学校数据科学，第二部分：使用 Python 进行学生选修课分配-优快云博客

原文：towardsdatascience.com/data-science-for-schools-part-2-student-electives-allocation-with-python-9102830fff9c

想象以下场景：你是一名教师，有人要求你帮助为 200 名学生创建一个课外“选项/选修”课程。

每个学生选择他们前四个偏好，你需要以最大化学生满意度的方式分配学生，同时考虑到各种约束（例如，一个选修课至少需要 5 名学生才能运行）。

你是如何做到的？

https://github.com/OpenDocCN/towardsdatascience-blog-zh-2024/raw/master/docs/img/fbf0c5f0cd611a7cbcdd07b7c4299716.png

作者提供的图片

学校数据科学

在这篇文章中，我将向你展示如何使用数据科学——特别是线性规划这种技术——来解决这个问题。

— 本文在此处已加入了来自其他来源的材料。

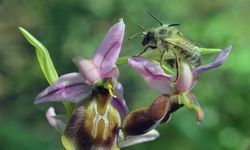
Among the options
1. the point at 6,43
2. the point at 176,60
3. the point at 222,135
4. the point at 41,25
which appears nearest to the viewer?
the point at 176,60

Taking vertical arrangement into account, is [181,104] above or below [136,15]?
above

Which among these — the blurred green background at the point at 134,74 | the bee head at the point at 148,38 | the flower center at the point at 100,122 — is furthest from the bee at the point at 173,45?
the blurred green background at the point at 134,74

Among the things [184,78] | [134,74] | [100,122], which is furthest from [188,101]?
[134,74]

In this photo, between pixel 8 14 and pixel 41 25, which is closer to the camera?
pixel 41 25

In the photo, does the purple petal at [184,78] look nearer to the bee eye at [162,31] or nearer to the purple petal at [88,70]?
the bee eye at [162,31]

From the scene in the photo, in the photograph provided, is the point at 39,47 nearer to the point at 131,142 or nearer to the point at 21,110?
the point at 131,142

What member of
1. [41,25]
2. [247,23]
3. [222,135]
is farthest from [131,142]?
[247,23]
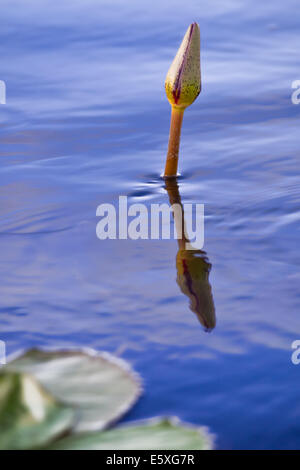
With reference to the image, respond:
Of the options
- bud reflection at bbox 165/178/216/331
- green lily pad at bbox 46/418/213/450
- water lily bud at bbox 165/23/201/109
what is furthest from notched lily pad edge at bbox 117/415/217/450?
water lily bud at bbox 165/23/201/109

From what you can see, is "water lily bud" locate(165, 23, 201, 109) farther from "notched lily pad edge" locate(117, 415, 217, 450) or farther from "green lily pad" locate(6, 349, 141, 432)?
"notched lily pad edge" locate(117, 415, 217, 450)

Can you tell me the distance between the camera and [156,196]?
1634 millimetres

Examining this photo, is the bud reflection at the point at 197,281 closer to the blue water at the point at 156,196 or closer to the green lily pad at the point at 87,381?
the blue water at the point at 156,196

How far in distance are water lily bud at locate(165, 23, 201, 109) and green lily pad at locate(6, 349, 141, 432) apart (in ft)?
2.19

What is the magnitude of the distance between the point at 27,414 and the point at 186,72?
847 millimetres

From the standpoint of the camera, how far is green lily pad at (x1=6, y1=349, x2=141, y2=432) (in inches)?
33.0

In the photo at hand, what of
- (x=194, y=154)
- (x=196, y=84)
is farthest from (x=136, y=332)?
(x=194, y=154)

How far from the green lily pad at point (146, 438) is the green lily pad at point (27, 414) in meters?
0.02

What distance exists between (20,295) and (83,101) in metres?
1.29

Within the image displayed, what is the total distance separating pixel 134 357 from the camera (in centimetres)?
99

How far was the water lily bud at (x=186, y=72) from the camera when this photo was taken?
135cm

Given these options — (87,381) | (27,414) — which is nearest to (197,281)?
(87,381)

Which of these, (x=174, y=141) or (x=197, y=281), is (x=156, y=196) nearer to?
(x=174, y=141)
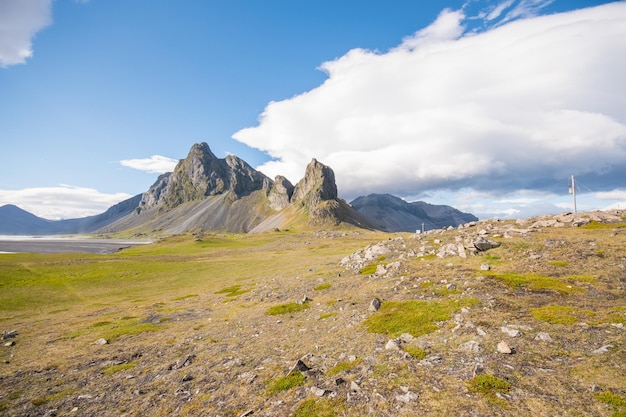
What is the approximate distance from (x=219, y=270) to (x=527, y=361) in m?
74.2

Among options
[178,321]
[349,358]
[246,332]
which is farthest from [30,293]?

这是我展示学校如何应用数据科学和人工智能来改善诸如：

排课
评估
课程计划

我的目的是帮助你自动化无聊的事情，让教师有更多时间专注于他们最擅长的事情：教学。

如果我不是教师，我为什么要关心（这个问题）？

正如我之前所论证，数据科学家对机器学习的痴迷程度过高：

停止过度使用 Scikit-Learn，尝试 OR-Tools 代替

在这篇文章中，我们将使用一种称为线性规划的技术，这是一种巧妙的方法来处理诸如：

“每个学生必须被分配到他们前四个选择中的一个”
“如果一个学生在秋季学期被分配到足球，那么他们春季学期将无资格被分配到足球”

…并将它们转换成可以编程解决的数学方程式。

线性规划是你在数据科学工具箱中拥有的非常有价值的技能。如果你想创建一个独特的个人作品集，并学习一个高价值（但供应量低）的数据技能，这是一个很好的开始。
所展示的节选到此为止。